Dataset items:
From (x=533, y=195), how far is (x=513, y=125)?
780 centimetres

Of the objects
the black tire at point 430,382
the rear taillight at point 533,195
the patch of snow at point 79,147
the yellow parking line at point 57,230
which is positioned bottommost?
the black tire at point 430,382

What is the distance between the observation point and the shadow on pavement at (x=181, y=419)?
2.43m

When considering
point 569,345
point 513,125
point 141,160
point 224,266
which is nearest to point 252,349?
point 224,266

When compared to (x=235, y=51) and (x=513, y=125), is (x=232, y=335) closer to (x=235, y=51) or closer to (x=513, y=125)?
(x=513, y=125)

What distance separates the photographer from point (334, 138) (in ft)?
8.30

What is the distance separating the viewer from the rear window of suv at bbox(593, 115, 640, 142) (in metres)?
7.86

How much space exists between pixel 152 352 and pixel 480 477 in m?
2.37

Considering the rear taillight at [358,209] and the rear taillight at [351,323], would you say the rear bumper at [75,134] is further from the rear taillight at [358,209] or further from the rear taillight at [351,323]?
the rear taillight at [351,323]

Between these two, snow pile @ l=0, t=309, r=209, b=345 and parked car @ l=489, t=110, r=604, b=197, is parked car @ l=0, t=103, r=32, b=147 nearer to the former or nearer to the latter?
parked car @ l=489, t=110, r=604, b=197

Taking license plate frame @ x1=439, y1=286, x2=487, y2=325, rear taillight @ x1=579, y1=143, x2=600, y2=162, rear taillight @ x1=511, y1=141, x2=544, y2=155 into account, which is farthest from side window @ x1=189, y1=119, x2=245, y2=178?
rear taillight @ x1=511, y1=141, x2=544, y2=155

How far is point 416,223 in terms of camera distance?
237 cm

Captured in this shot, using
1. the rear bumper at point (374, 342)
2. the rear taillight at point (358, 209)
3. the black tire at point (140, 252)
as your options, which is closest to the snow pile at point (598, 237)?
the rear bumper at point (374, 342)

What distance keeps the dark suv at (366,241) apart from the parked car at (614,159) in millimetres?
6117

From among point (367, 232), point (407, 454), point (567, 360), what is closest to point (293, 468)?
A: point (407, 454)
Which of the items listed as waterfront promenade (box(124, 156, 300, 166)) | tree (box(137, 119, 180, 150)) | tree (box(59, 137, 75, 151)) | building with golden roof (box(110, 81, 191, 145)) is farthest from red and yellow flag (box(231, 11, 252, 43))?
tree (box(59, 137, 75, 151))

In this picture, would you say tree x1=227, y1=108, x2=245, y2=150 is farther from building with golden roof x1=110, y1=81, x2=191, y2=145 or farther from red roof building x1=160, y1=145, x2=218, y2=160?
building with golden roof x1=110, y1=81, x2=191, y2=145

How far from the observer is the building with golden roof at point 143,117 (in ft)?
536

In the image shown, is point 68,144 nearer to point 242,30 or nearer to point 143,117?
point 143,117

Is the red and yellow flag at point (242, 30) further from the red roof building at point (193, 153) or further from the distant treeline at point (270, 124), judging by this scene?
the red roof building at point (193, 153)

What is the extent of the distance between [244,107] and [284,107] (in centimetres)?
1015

WHAT YOU NEED TO DO —
Can you write out the stretch of material from the line containing "What is the extent" through the end of the material, requests included, with each distance value in the answers scaled by 1.1 and rounded to a whole number (halves rounded up)?

CORRECT OUTPUT —
What is the extent of the distance between [244,107] and [284,107] (in centimetres)?
1117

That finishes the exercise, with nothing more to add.